Automated partial resuscitative endovascular balloon occlusion of the aorta reduces blood loss and hypotension in a highly lethal porcine liver injury model

J Trauma Acute Care Surg. 2023 Aug 1;95(2):205-212. doi: 10.1097/TA.0000000000003962. Epub 2023 Apr 11.

Abstract

Background: Partial and intermittent resuscitative endovascular balloon occlusion of the aorta (pREBOA and iREBOA, respectively) are lifesaving techniques designed to extend therapeutic duration, mitigate ischemia, and bridge patients to definitive hemorrhage control. We hypothesized that automated pREBOA balloon titration compared with automated iREBOA would reduce blood loss and hypotensive episodes over a 90-minute intervention phase compared with iREBOA in an uncontrolled liver hemorrhage swine model.

Methods: Twenty-four pigs underwent an uncontrolled hemorrhage by liver transection and were randomized to automated pREBOA (n = 8), iREBOA (n = 8), or control (n = 8). Once hemorrhagic shock criteria were met, controls had the REBOA catheter removed and received transfusions only for hypotension. The REBOA groups received 90 minutes of either iREBOA or pREBOA therapy. Surgical hemostasis was obtained, hemorrhage volume was quantified, and animals were transfused to euvolemia and then underwent 1.5 hours of automated critical care.

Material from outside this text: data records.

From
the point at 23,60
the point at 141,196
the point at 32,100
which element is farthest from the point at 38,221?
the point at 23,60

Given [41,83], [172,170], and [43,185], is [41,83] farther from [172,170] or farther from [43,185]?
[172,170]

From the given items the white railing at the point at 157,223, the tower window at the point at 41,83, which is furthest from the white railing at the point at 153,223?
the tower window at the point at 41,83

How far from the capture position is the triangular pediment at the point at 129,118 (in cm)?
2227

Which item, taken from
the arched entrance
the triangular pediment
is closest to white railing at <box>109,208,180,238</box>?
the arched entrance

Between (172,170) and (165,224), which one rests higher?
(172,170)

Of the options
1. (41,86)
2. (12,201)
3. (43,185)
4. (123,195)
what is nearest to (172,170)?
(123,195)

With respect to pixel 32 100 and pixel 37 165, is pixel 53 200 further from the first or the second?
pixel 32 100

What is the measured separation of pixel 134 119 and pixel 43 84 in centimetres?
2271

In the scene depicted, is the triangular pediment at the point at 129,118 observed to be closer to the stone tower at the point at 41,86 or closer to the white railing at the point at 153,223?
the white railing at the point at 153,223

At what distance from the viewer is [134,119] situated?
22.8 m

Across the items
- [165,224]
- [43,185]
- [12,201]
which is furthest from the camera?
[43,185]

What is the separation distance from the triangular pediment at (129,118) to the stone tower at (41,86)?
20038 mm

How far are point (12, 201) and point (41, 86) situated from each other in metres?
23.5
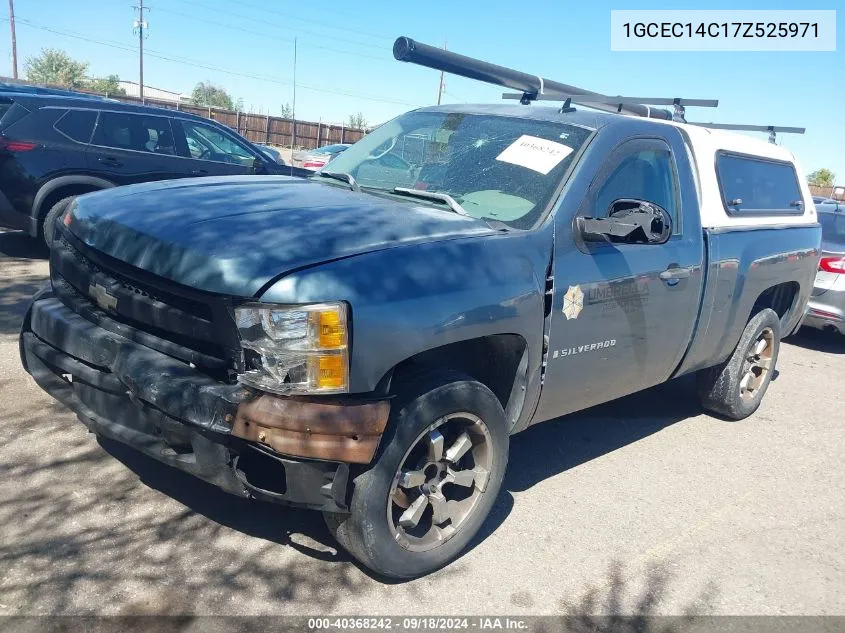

Results: The control group had significantly higher mortality rate (5 of 8) compared with no deaths in both REBOA groups, demonstrating that the liver injury is highly lethal ( p = 0.03). During the intervention phase, animals in the iREBOA group spent a greater proportion of time in hypotension than the pREBOA group (20.7% [16.2-24.8%] vs. 0.76% [0.43-1.14%]; p < 0.001). The iREBOA group required significantly more transfusions than pREBOA (21.0 [20.0-24.9] mL/kg vs. 12.1 [9.5-13.9] mL/kg; p = 0.01). At surgical hemostasis, iREBOA had significantly higher hemorrhage volumes compared with pREBOA (39.2 [29.7-44.95] mL/kg vs. 24.7 [21.6-30.8] mL/kg; p = 0.04).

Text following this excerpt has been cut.